Affenpfleger im Primatenhaus | EIN HERZ FÜR TIERE Magazin

Affenpfleger im Primatenhaus

Der Zootierpfleger im Affenhaus kümmert sich um das Wohlbefinden der Affen, vom winzigen Maki bis hin zu den Menschenaffen.
 
© Thomas Brodmann / animals-digital.de
Ein idealer Affenpfleger bringt außer seinem Idealismus eine abgeschlossenen Lehre als Tierpfleger mit.
Ein Affenpfleger ist ein Tierpfleger, Schwerpunkt Zoo, der Affen betreut. Es ist also kein eigenständiger Beruf und in der Regel kann man sich als Auszubildender nicht aussuchen, in welchen Revieren man eingesetzt wird.  In der Praxis sind vor allem Routinearbeiten zu erledigen. Dazu gehören die Reinigung der Gehege und Häuser, Instandhaltung, die Tiere füttern usw. Nur ein geringer Teil des Tages ist für den persönlichen Kontakt zu den Tieren da. Mit Gorillas in einer Gruppe leben, einem Schimpansen eine Symbolsprache beibringen, mit Orang-Utans turnen und zeichnen, das sind Tätigkeiten, die Zoologen und anderen Wissenschaftlern vorbehalten sind. Trotzdem sollte sich auch ein Affenpfleger besonders für dieses Gebiet interessieren. Nur wen das Seelenleben und die Intelligenz von (nichtmenschlichen) Primaten besonders fasziniert und der sich nicht vor harter Knochenarbeit scheut, sollte diesen Berufsweg einschlagen. Wer im Affenhaus arbeitet, darf nicht zimperlich sein, muss auch einmal Bisse einstecken können, über die normale Arbeitszeit hinaus dableiben und darf seinen Idealismus niemals verlieren. Auch sollte man sich ständig auf seinem Gebiet weiterbilden.

Ausbildung

Die Ausbildungsbeauftragten der Tiergärten erwarten von einem Lehrstellen-Bewerber in der Regel mindestens einen Hauptschulabschluss und ein bereits absolviertes mehrwöchiges Praktikum im Zoo, idealerweise im Affenhaus, wenn man sich für dieses Revier besonders interessiert. Manche Zoos, zum Beispiel die Berliner Tiergärten, entscheiden sich erst nach einem Eignungstest, welchen Bewerber sie als Auszubildenden aufnehmen. Im ersten Lehrjahr lernt der Auszubildende die verschiedenen Zoo-Reviere und handwerklichen Abteilungen kennen, beobachtet, pflegt, richtet Gehege ein, reinigt sie und bereitet Futter vor. Im zweiten Lehrjahr bekommt er auch das Ein- und Aussperren von Tieren, Tiertransport, Tierkrankenpflege und handwerkliche Arbeiten vermittelt. Im dritten Lehrjahr lernt er, selbstständig in den Revieren zu arbeiten.

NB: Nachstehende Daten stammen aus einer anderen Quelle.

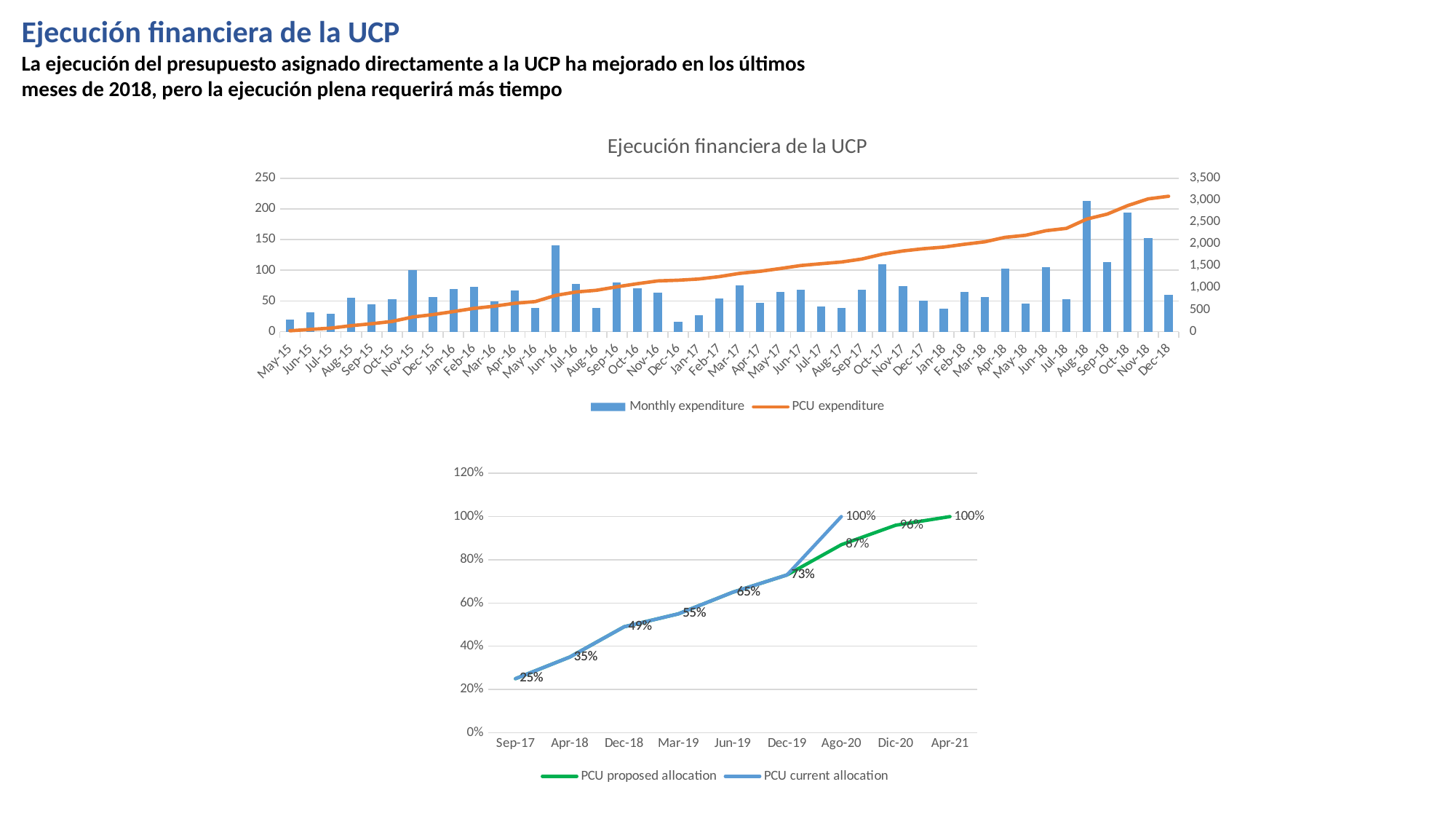
In the bottom chart, what is the PCU proposed allocation value at Dic-20? 96% In the top chart 'Ejecución financiera de la UCP', is the monthly expenditure for Dec-16 greater or less than 50? less What kind of chart is the bottom chart on the slide? A line chart In the top chart 'Ejecución financiera de la UCP', is the monthly expenditure for Aug-18 greater or less than 200? greater In the bottom chart, what is the difference between the PCU current allocation at Dec-19 and at Sep-17? 48 percentage points What kind of chart is the top chart titled 'Ejecución financiera de la UCP'? A combination bar and line chart In the bottom chart, which is larger: the allocation value at Apr-18 or at Mar-19? Mar-19 In the top chart 'Ejecución financiera de la UCP', how many series does the legend list? 2 In the top chart 'Ejecución financiera de la UCP', does the PCU expenditure line rise or fall from May-15 to Dec-18? It rises In the bottom chart, how many dates are shown on the x axis? 9 In the bottom chart, what is the PCU current allocation value at Sep-17? 25% In the top chart 'Ejecución financiera de la UCP', which month has the highest monthly expenditure bar? Aug-18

Ein Lehrling hat sechs Monate Probezeit und muss eine Zwischen- und Abschlussprüfung ablegen. Während der Ausbildung verdient der Lehrling zwischen 550 und 700 Euro brutto, danach 1200 bis 1.300 Euro netto.

Voraussetzungen

Ein idealer Affenpfleger bringt außer seinem Idealismus und einer abgeschlossenen Lehre als Tierpfleger, Schwerpunkt Zoo, Durchsetzungsvermögen, handwerkliches Geschick und gutes Einfühlungsvermögen für die Tiere mit. Um einen Job im Affenhaus zu bekommen, gehört allerdings jede Menge Glück dazu, denn es muss erst eine Stelle frei werden, und wer unbedingt dort arbeiten möchte, müsste möglicherweise den Wohnort wechseln. Alle größeren Zoos haben ein Affenrevier. Es gibt in Deutschland zirka 400 Stellen.

Besonderheiten

Gerade bei Affen ist es möglich, zu manchen von ihnen eine persönliche Beziehung aufzubauen und das Vertrauen einer Gruppe zu gewinnen. Das heißt aber auch, dass der Tierpfleger eine emotionale Bindung zum Tier eingeht und schließlich darunter leidet, wenn es stirbt oder in einen anderen Zoo abgegeben wird. Eine Kontaktaufnahme ist allerdings nur unter entsprechenden Sicherheitsvorkehrungen möglich. Das Betreten der Primaten-Gehege ist äußerst gefährlich, auch - mit wenigen Ausnahmen - für die Pfleger. Vor dem Betreten des Geheges werden die Tiere daher zuvor durch einen Schieber in einen Nebenraum ausquartiert. Besonders die großen Affen sind uns körperlich weit überlegen und man hätte keine Chance gegen sie.